■ **Written problem**: Please retype, character for character, the lines starting at the one containing "this 720×720 image." and ending with the one containing "rust puff stitch", with both of those lines included.

■ **Available records**:
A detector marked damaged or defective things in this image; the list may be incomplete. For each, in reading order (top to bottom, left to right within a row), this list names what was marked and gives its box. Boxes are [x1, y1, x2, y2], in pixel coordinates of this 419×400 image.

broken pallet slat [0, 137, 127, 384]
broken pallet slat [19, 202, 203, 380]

---

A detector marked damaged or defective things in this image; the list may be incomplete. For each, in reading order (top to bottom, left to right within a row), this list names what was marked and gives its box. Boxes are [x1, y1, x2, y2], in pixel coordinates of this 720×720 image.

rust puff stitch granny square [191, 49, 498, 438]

■ **Exercise output**:
A detector marked damaged or defective things in this image; the list may be incomplete. For each, in reading order (top to bottom, left to right within a row), this list names what was marked and gives its box. Boxes are [x1, y1, x2, y2], in pixel coordinates of this 720×720 image.

rust puff stitch granny square [191, 49, 498, 438]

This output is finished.